Vaginal polyp: an unusual cause of postmenopausal bleeding
© Springer-Verlag 2010
Received: 14 December 2009
Accepted: 4 January 2010
Published: 5 February 2010
Postmenopausal bleeding (PMB) can be due to various causes. The commonest cause is atrophy of the vagina or the endometrium. Endometrial cancer accounts for 10% cases of PMB. We present this unusual case of fibroepithelial polyp of the vagina as a cause for PMB. Vaginal fibroepithelial polyp is a rare lesion, and although benign, it can be confused with malignant connective tissue lesions. Treatment is simple excision, and recurrence is extremely uncommon.
KeywordsFibroepithelial polyp Postmenopausal bleeding Vagina
A 67-year-old woman presented with a history of postmenopausal bleeding (PMB) for 2 months. She suffered from type 1 diabetes and essential hypertension. She had a past history of breast carcinoma and was on tamoxifen. On examination, her body mass index (BMI) was 41. Abdominal examination was inconclusive and vaginal examination not possible as she was a virgo intacta. An abdominal ultrasound demonstrated a 7 × 4-cm-sized retroverted uterus with endometrial thickness of 11 mm. She was booked for examination under anesthesia and hysteroscopy. This was difficult due to poor access due to body habitus and a small introitus. A 1 × 2-cm friable growth was noted in the anterior vaginal wall 2 cm above the external urethral orifice. The mass was removed and sent for urgent histology. Cervix was healthy. Saline hysteroscopy, endometrial biopsy, and subsequent histology were normal with no evidence of endometrial pathology.

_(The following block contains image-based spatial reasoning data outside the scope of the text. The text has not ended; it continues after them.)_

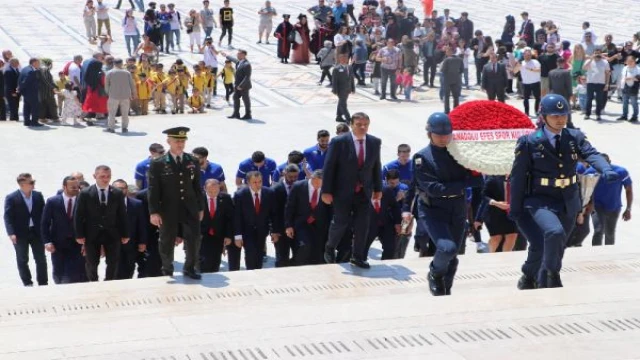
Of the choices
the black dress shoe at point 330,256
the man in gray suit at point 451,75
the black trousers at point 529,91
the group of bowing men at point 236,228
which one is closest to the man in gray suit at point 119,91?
the man in gray suit at point 451,75

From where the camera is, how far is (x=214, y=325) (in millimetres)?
8180

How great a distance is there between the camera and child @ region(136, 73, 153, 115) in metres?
23.2

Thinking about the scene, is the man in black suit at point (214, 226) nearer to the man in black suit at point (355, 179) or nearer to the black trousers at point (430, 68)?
the man in black suit at point (355, 179)

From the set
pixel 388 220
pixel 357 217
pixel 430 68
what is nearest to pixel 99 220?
pixel 357 217

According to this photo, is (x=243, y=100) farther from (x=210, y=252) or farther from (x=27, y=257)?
(x=27, y=257)

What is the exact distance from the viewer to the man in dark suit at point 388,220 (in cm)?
1268

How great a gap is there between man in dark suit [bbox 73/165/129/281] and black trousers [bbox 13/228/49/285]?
1046 mm

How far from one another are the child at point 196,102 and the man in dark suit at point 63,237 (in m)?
11.9

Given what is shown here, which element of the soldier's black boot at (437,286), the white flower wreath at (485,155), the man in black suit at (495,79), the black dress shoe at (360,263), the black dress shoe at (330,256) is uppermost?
the white flower wreath at (485,155)

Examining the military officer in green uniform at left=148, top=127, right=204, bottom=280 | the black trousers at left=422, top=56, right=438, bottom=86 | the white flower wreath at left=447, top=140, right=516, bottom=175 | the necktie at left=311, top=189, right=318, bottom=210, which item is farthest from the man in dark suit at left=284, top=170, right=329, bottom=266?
the black trousers at left=422, top=56, right=438, bottom=86

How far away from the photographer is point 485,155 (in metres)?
9.82

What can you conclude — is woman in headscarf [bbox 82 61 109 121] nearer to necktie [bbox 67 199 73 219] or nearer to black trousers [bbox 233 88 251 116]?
black trousers [bbox 233 88 251 116]

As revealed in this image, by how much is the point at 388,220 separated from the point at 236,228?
5.48 ft

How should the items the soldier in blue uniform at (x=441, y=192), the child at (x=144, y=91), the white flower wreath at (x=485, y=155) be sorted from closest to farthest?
the soldier in blue uniform at (x=441, y=192)
the white flower wreath at (x=485, y=155)
the child at (x=144, y=91)
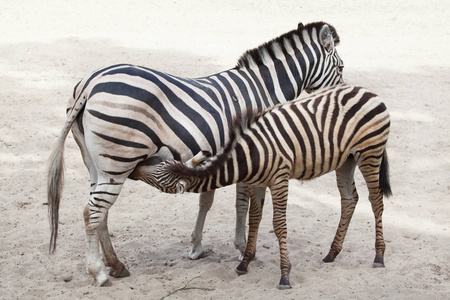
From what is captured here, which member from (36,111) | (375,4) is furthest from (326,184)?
(375,4)

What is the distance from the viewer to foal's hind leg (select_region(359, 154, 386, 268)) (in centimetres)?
570

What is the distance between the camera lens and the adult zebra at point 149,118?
5066 mm

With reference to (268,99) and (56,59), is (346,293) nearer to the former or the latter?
(268,99)

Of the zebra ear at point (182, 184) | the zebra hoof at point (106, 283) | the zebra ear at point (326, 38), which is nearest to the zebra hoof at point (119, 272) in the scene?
the zebra hoof at point (106, 283)

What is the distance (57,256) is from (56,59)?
7.42 metres

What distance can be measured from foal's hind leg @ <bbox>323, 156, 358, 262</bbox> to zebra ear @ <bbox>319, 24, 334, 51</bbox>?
1.39m

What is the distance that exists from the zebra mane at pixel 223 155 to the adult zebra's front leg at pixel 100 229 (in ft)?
2.34

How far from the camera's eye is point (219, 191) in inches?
324

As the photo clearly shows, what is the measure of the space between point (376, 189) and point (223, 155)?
6.11 feet

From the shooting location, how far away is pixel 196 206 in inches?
307

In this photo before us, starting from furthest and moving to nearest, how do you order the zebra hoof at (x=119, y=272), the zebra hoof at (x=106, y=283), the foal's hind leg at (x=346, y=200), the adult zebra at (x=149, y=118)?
the foal's hind leg at (x=346, y=200), the zebra hoof at (x=119, y=272), the zebra hoof at (x=106, y=283), the adult zebra at (x=149, y=118)

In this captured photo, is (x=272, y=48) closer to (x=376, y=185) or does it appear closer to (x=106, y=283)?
(x=376, y=185)

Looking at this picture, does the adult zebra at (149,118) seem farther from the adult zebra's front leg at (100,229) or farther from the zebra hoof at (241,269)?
the zebra hoof at (241,269)

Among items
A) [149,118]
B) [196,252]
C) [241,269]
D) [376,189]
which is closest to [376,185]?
[376,189]
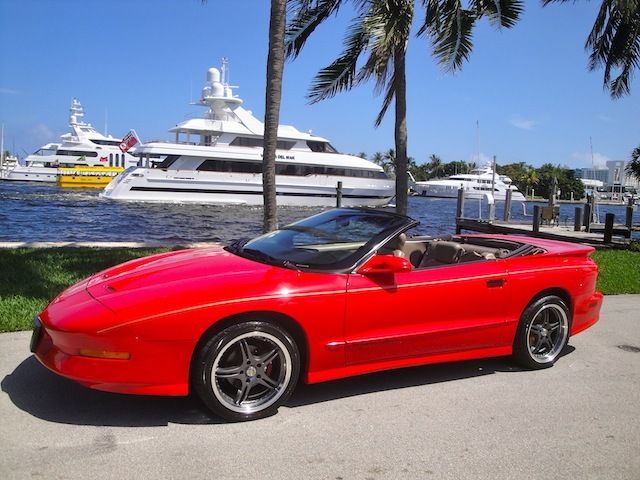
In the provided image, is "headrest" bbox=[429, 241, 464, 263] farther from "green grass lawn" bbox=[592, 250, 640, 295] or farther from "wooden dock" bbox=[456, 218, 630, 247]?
"wooden dock" bbox=[456, 218, 630, 247]

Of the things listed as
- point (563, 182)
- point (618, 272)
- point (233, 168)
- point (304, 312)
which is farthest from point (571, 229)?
point (563, 182)

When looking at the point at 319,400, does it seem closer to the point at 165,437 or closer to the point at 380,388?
the point at 380,388

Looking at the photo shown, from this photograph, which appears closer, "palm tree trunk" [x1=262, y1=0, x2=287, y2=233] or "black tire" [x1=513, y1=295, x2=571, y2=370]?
"black tire" [x1=513, y1=295, x2=571, y2=370]

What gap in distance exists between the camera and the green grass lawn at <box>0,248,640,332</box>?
5730 mm

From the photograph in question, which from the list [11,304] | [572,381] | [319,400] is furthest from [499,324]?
Answer: [11,304]

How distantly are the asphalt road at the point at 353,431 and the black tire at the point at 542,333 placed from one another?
0.65ft

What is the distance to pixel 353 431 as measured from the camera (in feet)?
11.3

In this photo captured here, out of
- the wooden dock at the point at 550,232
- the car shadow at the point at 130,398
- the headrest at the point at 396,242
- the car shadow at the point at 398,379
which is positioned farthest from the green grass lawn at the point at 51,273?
the wooden dock at the point at 550,232

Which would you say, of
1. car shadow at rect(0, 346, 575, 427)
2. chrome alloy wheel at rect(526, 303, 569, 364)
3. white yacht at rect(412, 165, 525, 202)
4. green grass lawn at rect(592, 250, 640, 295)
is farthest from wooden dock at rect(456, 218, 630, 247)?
white yacht at rect(412, 165, 525, 202)

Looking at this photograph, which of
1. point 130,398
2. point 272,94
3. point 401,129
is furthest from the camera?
point 401,129

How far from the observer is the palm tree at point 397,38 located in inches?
383

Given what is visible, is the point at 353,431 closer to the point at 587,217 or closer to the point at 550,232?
the point at 550,232

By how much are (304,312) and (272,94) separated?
550cm

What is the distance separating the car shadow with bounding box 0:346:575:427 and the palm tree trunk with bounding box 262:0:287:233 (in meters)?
4.56
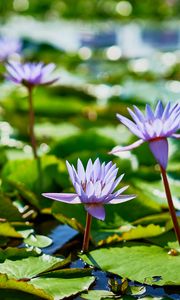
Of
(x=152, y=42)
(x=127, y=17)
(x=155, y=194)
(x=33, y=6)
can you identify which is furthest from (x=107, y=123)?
(x=33, y=6)

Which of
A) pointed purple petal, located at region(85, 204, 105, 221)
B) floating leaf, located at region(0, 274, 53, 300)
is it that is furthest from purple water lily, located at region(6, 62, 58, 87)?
floating leaf, located at region(0, 274, 53, 300)

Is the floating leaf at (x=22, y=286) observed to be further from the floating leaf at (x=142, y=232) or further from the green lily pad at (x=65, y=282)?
the floating leaf at (x=142, y=232)

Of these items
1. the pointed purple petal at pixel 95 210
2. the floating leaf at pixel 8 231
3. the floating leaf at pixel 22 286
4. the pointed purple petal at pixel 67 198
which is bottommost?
the floating leaf at pixel 22 286

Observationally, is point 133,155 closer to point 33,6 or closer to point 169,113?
point 169,113

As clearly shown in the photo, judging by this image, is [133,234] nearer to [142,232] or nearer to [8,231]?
[142,232]

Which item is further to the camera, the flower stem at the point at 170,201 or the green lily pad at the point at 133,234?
the green lily pad at the point at 133,234

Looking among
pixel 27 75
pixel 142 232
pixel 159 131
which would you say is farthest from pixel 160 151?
pixel 27 75

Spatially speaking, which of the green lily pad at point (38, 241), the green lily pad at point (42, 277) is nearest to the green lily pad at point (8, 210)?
the green lily pad at point (38, 241)
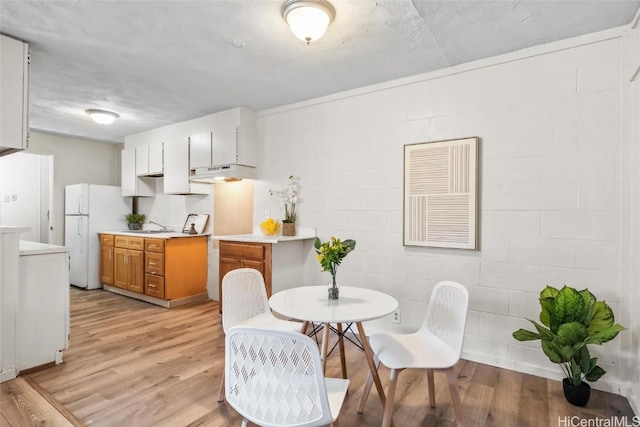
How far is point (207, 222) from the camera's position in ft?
15.3

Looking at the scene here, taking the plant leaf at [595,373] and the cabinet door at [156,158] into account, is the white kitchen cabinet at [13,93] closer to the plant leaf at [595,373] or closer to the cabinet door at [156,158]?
the cabinet door at [156,158]

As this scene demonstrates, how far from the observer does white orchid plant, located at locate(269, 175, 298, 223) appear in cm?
377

The vaginal bleeding had settled when the woman was reviewed 6 weeks and 6 months after the surgery. The vaginal lesion was subsequently diagnosed as benign fibroepithelial polyp on histology.
PMB represents one of the most common reasons for referral to gynecological services, largely due to suspicion of an underlying endometrial malignancy. Possible causes in order of frequency include atrophic endometritis and vaginitis, exogenous estrogens, endometrial carcinoma, endometrial or cervical polyps, endometrial hyperplasia, cervical carcinoma, ring pessary, and ovarian estrogen-secreting tumors.
Endometrial cancer is present in approximately 10% of patients referred with PMB. In the above woman, the clinical suspicion for endometrial carcinoma was high. She was hence booked for urgent hysteroscopy and endometrial biopsy. However, the final cause of the PMB was the fibroepithelial polyp in the vagina.
Fibroepithelial polyp of the vagina was first described by Norris and Taylor in 1966. Although benign, it can be confused with malignant connective tissue lesions because of its bizarre histology. They typically occur in women of reproductive age but may be seen in postmenopausal women specially those on hormone replacement therapy .
Fibroepithelial polyps may develop as a result of a granulation tissue reaction after some local injury of the vaginal mucosa with hormonal factors modulating the growth [4, 5]. Delayed differentiation of myofibroblastic cells may explain why granulation tissue sometimes does not contract properly but turn into polyps.
Fibroepithelial stromal polyps of the vault after hysterectomy are an uncommon, though well-recognized finding. Both tibolone and tamoxifen have been reported to cause polyps in the endometrium and their influence on the formation of vaginal polyps is increasingly being recognized.
Histologically, fibroepithelial polyps are composed of a squamous epithelial surface with a fibrovascular stalk and edematous stroma . The lesions, when bland or hypocellular, are readily recognized as benign. However, those that exhibit bizarre cytomorphology, atypical mitoses, or hypercellularity may be confused with sarcoma botryoides, rhabdomyosarcoma, and mixed mesodermal tumor .
Clinically, the polyps are usually asymptomatic and are discovered incidentally during pelvic examination. They commonly occur on the lateral wall of the lower third of the vagina. The lesions are usually small and solitary, polypoid or pedunculated, and measuring 0.5 to 4 cm in size. Multiple lesions are known in pregnancy. During pregnancy, these lesions may become enlarged, very edematous, and bizarre in appearance.
Symptoms and signs may include a sensation of pressure, dyspareunia, obstruction of the vagina or urethra, vaginal bleeding or discharge, and postcoital bleeding.
Treatment is simple local excision. Recurrence is extremely uncommon.
We presented this case as a rare but important cause of PMB. The lesion is easily treated by local excision. We had expected an endometrial pathology in view of the ultrasound finding of an 11-mm endometrial thickness. It is difficult to explain the ultrasound finding, but the ultrasound findings were on a transabdominal route in a lady with a large BMI.
Conflict of interest
There is no actual or potential conflict of interest in relation to this article.